The Budget was "the most radical in years", said Deloitte chief executive Murray Jack, and represented "a big bet on the delivery of the required impetus for the government's growth strategy."

The New Zealand Institute of Chartered Accountants pointed out that it was history repeating.  The corporate tax rate was 28% in 1989, while the top tax rate only rose beyond 33% in 2001.

"Ever since then, the tax system has fallen into disarray as governments have tried to apply band-aid arrangements to avoid the 39% rate," said NZICA's Craig Macalister.  "This is a welcome return to a simpler tax system, and it removes some of the incentives to structure for tax purposes rather than for commercial purposes."

Chapman Tripp tax partner Casey Plunket said "no one should mourn the passing of the 38% top personal tax rate."

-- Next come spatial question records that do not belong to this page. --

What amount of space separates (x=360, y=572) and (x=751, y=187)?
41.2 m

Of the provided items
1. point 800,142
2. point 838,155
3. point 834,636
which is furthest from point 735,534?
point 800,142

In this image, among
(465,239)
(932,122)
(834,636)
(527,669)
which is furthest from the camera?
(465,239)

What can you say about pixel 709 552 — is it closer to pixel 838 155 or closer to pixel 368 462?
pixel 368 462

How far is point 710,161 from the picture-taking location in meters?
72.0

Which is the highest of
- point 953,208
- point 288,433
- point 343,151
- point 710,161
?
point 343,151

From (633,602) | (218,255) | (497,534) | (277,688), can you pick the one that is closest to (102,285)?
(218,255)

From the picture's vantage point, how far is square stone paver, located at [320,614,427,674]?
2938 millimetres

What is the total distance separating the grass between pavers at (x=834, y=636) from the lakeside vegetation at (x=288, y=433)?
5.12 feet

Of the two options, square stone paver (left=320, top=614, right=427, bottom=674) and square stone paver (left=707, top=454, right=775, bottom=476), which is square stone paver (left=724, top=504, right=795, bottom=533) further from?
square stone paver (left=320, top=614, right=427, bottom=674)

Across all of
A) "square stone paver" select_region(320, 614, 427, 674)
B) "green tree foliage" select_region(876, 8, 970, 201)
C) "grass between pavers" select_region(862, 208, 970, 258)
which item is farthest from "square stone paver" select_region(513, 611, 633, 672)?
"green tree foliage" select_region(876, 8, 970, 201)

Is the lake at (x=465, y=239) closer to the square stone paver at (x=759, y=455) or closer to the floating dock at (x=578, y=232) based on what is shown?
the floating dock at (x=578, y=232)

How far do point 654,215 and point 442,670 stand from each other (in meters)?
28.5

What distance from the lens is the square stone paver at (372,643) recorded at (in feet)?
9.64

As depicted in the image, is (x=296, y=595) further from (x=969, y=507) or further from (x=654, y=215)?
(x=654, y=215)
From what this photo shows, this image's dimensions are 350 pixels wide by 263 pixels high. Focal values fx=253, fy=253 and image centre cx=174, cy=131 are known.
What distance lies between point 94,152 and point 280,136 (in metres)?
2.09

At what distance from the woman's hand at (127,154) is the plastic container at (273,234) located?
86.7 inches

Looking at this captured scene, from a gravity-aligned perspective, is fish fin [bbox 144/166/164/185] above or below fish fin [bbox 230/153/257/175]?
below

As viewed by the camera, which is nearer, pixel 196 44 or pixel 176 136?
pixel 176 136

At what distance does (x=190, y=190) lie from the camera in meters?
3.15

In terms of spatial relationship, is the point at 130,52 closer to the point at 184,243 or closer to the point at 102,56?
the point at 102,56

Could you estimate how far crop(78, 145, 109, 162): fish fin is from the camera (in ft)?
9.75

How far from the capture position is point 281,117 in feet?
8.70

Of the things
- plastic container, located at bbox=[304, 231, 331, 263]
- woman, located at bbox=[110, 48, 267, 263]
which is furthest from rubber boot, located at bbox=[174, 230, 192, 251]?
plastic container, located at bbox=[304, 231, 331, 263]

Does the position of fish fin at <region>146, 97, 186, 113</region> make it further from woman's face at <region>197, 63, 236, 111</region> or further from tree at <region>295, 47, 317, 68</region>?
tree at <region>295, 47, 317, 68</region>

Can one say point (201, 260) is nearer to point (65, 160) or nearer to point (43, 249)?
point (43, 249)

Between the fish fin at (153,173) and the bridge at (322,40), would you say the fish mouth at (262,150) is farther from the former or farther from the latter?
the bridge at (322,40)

"It was always a fraud, the cost of which was not borne by the wealthy but by those who earned ... income which they could not shelter in companies or trusts," Plunket said. "People with substantial assets, the real wealthy, were almost completely unaffected by it."

By stealing a march on Australia and going to a 28% corporate tax rate three years earlier than across the Tasman, the government might not convince Australian firms to relocate here, but was giving the signal of being "serious about trying to close the growth gap between the two economies."

"The Budget represents the biggest overhaul of the tax system since 1987, and has the capacity to - finally - wean New Zealanders off their propensity to over-invest in property."

KPMG expressed concern about the short timetable for the change to GST at 15%, saying some businesses would be scrambling to implement by October 1.

Macalister said the absence of capital gains tax would continue to distort investment in New Zealand, but accepted the depreciation removal on buildings as "a more principled approach than ring-fencing rental property lossses and introducing bright-line tests to tax property purchased and sold within a specified time."

Both such measures had been feared by property investors and gained little traction with officials or ministers because of their complexity and likelihood of encouraging new tax avoidance structures.

The New Zealand Property Council wasn't happy with the investment property tax changes, but called it a "bold Budget" that was "good for New Zealand, at the property sector's expense."